» **GIVEN REQUEST**:
Locate each line in the records below that contains the word "positioned" and copy those lines out in full. Treat uppercase and lowercase letters as different.

## start INPUT ROWS

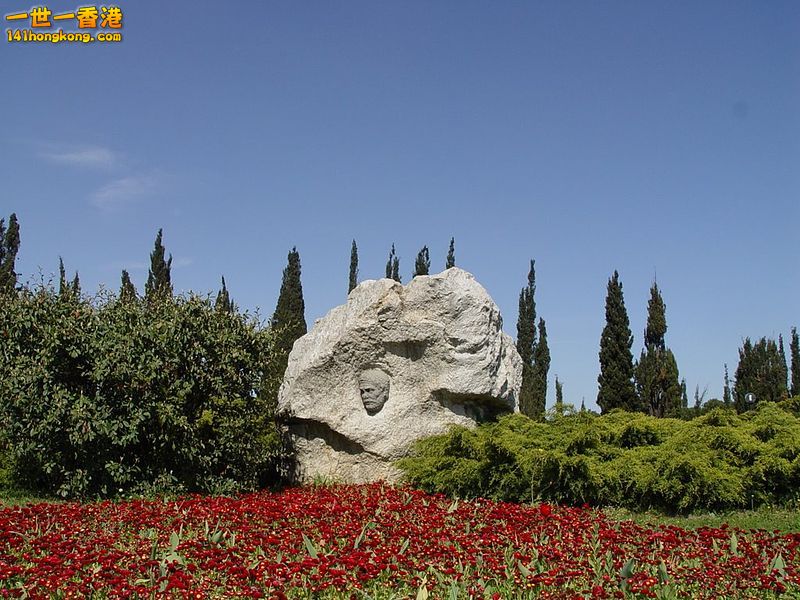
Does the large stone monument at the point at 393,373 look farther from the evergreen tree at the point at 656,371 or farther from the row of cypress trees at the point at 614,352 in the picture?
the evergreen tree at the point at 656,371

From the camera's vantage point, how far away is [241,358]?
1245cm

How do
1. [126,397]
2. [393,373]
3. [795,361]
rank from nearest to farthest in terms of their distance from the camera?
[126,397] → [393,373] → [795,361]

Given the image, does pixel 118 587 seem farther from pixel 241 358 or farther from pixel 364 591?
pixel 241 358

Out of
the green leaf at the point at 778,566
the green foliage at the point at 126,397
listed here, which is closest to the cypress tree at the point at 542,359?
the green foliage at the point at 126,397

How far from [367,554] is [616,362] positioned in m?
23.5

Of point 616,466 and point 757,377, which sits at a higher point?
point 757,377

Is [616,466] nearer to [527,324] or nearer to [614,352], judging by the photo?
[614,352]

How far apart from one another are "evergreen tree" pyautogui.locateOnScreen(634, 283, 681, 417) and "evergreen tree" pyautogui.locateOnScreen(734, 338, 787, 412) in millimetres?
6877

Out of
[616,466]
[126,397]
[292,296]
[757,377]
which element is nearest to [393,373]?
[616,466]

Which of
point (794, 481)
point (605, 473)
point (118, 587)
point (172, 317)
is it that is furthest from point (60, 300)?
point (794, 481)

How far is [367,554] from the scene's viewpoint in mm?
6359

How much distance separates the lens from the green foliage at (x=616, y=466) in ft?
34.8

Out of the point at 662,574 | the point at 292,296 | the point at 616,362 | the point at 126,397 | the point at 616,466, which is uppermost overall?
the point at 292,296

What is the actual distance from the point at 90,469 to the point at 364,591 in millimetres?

## end INPUT ROWS
## start INPUT ROWS

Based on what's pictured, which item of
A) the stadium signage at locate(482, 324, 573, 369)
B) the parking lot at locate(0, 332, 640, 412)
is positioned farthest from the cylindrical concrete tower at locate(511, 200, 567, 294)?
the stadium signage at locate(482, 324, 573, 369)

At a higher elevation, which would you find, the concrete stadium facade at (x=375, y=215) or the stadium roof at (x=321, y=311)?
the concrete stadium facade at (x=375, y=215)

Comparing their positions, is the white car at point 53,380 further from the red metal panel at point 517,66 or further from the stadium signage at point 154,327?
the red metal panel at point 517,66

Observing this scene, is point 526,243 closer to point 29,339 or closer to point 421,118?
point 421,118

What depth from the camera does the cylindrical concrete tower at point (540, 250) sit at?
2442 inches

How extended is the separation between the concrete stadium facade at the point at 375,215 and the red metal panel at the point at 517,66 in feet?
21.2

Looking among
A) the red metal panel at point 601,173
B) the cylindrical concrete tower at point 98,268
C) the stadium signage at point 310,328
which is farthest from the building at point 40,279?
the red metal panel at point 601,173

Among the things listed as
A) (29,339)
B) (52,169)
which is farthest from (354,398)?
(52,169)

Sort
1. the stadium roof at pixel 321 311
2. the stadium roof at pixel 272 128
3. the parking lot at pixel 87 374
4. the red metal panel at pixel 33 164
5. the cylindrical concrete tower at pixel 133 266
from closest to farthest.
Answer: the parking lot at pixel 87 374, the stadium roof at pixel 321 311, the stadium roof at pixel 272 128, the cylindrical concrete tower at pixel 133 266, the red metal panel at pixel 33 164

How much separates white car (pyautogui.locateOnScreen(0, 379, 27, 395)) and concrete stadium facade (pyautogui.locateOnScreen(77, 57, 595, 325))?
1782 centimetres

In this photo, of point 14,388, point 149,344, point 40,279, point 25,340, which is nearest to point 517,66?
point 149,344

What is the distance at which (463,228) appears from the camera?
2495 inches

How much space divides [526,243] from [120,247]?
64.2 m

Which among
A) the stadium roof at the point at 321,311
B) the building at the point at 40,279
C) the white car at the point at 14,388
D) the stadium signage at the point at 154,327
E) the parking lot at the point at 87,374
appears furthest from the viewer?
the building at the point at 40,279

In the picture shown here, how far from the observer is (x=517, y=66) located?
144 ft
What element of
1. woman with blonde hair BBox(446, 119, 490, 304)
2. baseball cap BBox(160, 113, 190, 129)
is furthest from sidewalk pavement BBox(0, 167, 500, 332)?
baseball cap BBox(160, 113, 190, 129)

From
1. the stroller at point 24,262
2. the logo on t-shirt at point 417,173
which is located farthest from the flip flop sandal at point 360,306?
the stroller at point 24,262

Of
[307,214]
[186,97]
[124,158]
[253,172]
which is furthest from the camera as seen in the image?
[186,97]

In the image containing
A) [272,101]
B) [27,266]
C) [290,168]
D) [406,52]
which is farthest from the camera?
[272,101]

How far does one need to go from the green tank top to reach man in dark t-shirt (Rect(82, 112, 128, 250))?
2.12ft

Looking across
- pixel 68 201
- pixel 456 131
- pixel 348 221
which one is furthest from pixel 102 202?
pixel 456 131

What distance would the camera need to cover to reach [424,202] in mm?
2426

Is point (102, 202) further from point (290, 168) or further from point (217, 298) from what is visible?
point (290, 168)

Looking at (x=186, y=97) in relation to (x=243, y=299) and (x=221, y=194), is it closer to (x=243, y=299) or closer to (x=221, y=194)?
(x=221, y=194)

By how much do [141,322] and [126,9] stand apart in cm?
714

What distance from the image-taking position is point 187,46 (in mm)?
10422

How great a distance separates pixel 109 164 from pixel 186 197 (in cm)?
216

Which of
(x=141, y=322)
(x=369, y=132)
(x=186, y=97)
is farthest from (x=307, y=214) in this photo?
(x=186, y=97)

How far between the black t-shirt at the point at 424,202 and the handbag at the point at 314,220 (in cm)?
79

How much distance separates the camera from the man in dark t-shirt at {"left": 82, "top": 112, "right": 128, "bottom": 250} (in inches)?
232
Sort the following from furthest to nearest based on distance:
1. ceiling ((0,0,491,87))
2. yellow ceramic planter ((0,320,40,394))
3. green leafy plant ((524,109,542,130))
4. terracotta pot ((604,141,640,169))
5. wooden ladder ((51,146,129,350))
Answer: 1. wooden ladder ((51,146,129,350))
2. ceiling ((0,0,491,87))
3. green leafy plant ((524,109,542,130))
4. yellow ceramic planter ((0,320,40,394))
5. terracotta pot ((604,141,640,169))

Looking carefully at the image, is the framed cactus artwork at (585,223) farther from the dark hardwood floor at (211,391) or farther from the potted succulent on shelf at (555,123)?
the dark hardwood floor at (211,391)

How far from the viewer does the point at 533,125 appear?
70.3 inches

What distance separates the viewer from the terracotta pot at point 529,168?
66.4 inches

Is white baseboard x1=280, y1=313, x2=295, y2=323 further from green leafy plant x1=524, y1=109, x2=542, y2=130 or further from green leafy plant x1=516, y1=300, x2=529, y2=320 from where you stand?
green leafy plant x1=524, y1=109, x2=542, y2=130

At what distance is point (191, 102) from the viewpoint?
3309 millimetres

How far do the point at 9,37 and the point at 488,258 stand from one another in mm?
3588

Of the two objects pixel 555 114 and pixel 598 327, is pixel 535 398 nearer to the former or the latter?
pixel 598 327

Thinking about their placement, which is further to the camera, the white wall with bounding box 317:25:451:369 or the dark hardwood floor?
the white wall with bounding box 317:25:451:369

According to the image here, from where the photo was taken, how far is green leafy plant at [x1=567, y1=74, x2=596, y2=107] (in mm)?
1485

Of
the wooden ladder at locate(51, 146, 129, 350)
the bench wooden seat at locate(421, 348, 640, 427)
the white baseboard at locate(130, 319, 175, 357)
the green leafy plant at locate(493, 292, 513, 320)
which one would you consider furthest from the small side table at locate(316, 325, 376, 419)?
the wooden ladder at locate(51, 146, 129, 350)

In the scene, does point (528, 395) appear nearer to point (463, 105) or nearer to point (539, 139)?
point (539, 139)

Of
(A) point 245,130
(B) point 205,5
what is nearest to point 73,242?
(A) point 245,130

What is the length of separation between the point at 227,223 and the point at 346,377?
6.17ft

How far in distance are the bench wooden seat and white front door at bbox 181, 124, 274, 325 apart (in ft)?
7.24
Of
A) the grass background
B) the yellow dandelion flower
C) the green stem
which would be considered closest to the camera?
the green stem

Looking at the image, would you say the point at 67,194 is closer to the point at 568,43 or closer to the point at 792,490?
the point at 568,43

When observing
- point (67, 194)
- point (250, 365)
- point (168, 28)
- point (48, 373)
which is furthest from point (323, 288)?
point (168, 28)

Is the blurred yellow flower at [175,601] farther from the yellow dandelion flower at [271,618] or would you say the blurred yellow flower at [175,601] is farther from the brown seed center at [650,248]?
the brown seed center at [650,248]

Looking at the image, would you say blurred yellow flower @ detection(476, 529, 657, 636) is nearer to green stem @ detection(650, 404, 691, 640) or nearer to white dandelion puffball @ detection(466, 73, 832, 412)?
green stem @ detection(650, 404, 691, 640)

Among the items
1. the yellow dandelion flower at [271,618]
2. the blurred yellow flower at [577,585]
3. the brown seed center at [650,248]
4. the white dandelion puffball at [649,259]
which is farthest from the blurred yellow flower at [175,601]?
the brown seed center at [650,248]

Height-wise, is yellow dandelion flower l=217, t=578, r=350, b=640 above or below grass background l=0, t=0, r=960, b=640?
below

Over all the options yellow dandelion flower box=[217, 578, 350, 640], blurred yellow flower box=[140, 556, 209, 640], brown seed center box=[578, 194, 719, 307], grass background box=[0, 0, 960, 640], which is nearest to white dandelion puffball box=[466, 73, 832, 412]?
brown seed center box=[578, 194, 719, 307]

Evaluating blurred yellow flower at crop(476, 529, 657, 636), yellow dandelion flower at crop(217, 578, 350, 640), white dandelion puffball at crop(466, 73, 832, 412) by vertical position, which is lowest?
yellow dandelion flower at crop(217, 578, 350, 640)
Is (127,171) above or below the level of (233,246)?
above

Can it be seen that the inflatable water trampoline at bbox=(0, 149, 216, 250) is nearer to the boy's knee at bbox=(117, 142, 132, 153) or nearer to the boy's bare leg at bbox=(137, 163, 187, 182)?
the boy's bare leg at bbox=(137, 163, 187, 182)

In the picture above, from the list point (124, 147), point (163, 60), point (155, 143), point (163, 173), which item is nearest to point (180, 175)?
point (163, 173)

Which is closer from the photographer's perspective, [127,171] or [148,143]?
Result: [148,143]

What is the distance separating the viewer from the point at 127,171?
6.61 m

## end INPUT ROWS

» **ANSWER TO THIS EXERCISE**:
How far from [367,554] is [616,362] positioned in m?
is positioned farthest from the cylindrical concrete tower at locate(511, 200, 567, 294)?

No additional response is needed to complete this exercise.